Riccardo Patrese era abituato ad una guida “old-style”, in cui quando si muoveva lo sterzo si otteneva una risposta immediata, mentre con una macchina “attiva” si registrava un certo ritardo: con un beccheggio all’anteriore ridotto al minimo ed il fondo piatto, la FW14B otteneva sempre più grip all’aumentare della velocità, per cui la minima incertezza sull’acceleratore portava ad un ingente calo di carico aerodinamico ed aderenza.
Ci si doveva fare l’abitudine, ma la differenza tra Riccardo e Nigel era comunque abissale: il baffo più veloce d’Inghilterra, infatti, vinse le prime cinque gare della stagione una in seguito all’altra, ottenne un secondo posto a Montecarlo per uno pneumatico non perfettamente bilanciato e dovette ritirarsi in Canada per uno scontro con la McLaren di Senna.
A Magny-Cours, invece, ebbe un diverbio in pista con il compagno di squadra, prontamente risolto alla ripartenza (causa un violento temporale che si abbattè sul circuito francese) dal momento che Patrese… lo lasciò passare.
Fu poi la volta di Silverstone, dove Mansell toccò il culmine delle potenzialità della FW14B: in seguito ad un già ottimo 1.19.3 durante il turno di qualifica, Nigel chiese espressamente al team di montare un treno di pneumatici nuovi perchè era convinto che la macchina potesse fare di più.
Nel secondo run scese sull’1.18.965, mostrando alla curva Copse una velocità superiore di 29 km/h rispetto a Patrese, ed addirittura di 40 km/h rispetto al brasiliano della McLaren.
La gara, nemmeno a dirlo, fu perfetta ottenendo un’altra vittoria, replicata poi sull’Hockenheimring tedesco.

Il finale di stagione, tuttavia, riservò delle perle molto amare per il britannico della Williams: i contatti della scuderia di Grove prima con Alain Prost e poi con Ayrton Senna lo mandarono su tutte le furie, ma fu un altro motivo a fargli prendere la decisione di chiudere il 1992 per poi trasferirsi in America sulle Indycar.

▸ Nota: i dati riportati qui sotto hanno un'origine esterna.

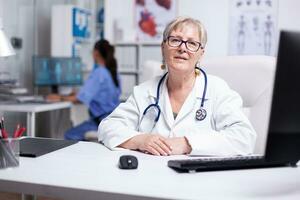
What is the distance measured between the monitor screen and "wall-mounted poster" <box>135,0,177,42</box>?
2.83ft

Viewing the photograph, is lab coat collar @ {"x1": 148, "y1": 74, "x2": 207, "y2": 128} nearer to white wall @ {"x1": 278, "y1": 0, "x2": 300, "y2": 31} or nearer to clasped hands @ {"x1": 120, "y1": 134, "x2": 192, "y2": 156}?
clasped hands @ {"x1": 120, "y1": 134, "x2": 192, "y2": 156}

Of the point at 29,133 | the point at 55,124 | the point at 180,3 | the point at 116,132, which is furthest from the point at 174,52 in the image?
the point at 55,124

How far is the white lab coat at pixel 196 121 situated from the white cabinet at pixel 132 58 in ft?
8.29

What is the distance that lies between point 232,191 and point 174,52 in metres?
0.77

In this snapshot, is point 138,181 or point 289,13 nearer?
point 138,181

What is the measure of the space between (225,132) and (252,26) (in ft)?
9.28

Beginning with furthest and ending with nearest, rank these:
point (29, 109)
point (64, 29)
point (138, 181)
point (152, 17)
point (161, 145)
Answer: point (152, 17), point (64, 29), point (29, 109), point (161, 145), point (138, 181)

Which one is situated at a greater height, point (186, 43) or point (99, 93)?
point (186, 43)

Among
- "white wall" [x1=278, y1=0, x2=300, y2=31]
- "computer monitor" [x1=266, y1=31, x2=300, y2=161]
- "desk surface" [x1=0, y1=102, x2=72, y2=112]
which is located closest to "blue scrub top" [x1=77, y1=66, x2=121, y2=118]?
"desk surface" [x1=0, y1=102, x2=72, y2=112]

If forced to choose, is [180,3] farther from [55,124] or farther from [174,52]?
[174,52]

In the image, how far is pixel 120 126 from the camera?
4.81 ft

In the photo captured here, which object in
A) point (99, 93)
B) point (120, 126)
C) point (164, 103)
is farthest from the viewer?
point (99, 93)

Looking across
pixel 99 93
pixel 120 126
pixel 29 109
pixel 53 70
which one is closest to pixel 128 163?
pixel 120 126

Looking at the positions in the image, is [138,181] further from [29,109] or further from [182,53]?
[29,109]
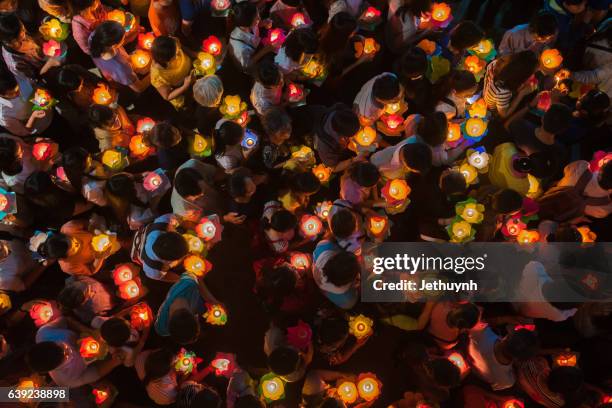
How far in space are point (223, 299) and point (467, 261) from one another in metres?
2.01

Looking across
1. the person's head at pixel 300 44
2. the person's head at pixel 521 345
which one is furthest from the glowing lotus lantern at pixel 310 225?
the person's head at pixel 521 345

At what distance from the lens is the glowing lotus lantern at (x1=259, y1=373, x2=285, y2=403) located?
306 cm

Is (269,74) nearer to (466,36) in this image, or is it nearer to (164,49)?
(164,49)

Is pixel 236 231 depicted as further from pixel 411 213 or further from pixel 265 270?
pixel 411 213

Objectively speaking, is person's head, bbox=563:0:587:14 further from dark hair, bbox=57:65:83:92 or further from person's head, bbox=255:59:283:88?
dark hair, bbox=57:65:83:92

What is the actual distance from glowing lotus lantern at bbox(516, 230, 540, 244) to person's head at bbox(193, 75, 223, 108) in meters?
Result: 2.51

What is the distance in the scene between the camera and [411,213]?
387cm

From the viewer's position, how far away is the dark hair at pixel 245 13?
3271 mm

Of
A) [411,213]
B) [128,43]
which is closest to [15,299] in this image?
[128,43]

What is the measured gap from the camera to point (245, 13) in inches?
129

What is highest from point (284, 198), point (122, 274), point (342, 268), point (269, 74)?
point (269, 74)

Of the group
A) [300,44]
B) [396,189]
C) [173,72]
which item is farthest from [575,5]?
[173,72]

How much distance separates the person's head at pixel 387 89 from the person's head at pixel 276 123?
691 millimetres

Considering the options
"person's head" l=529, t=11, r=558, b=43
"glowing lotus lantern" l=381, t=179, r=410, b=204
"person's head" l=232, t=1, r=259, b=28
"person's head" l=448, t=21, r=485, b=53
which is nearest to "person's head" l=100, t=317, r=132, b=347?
"glowing lotus lantern" l=381, t=179, r=410, b=204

Nelle ultime gare Mansell aveva perso motivazione, si sentiva stanco ed aveva voglia di cambiare aria: a niente servirono gli sforzi di Frank Williams (assieme a quelli di Ron Dennis per l’eventuale opzione McLaren) nel farlo tornare sui suoi passi.
Così facendo ottenne due secondi posti in Ungheria ed in Belgio, con un’ultima vittoria all’Estoril.
Negli altri GP fu sempre costretto al ritiro: a Monza per il cedimento della pompa idraulica, in Giappone per l’unico KO del motore Renault (in una Suzuka in cui trionfò Patrese) ed in Australia per un contatto fin troppo aspro con il solito Senna.
Ma nonostante tutto, Nigel raggiunse ciò per cui aveva lottato duramente: era finalmente diventato Campione del Mondo.

Eccoci arrivati alla conclusione di questa monografia: riassumendo il palmares della Williams-Renault FW14 (compresa la versione Bis), troviamo 17 vittorie, altrettanti 21 piazzamenti sul podio, un secondo ed un primo posto in classifica Costruttori (rispettivamente nel 1991 e nel 1992) ed un Titolo Piloti, ottenuto da Nigel Mansell con la splendida FW14B.
Per l’epoca in cui venne progettata ed a fronte di tutti gli accessori elettronici di cui disponeva, fu sicuramente la monoposto più tecnologicamente avanzata che potesse esistere e che poi dette vita ad una serie di vetture in cui il progresso ingegneristico potè continuare senza sosta.
Le linee eleganti, il rombo del motore Renault V10, quella livrea giallo-blu… sì, è senza ombra di dubbio “l’auto venuta da un altro pianeta”.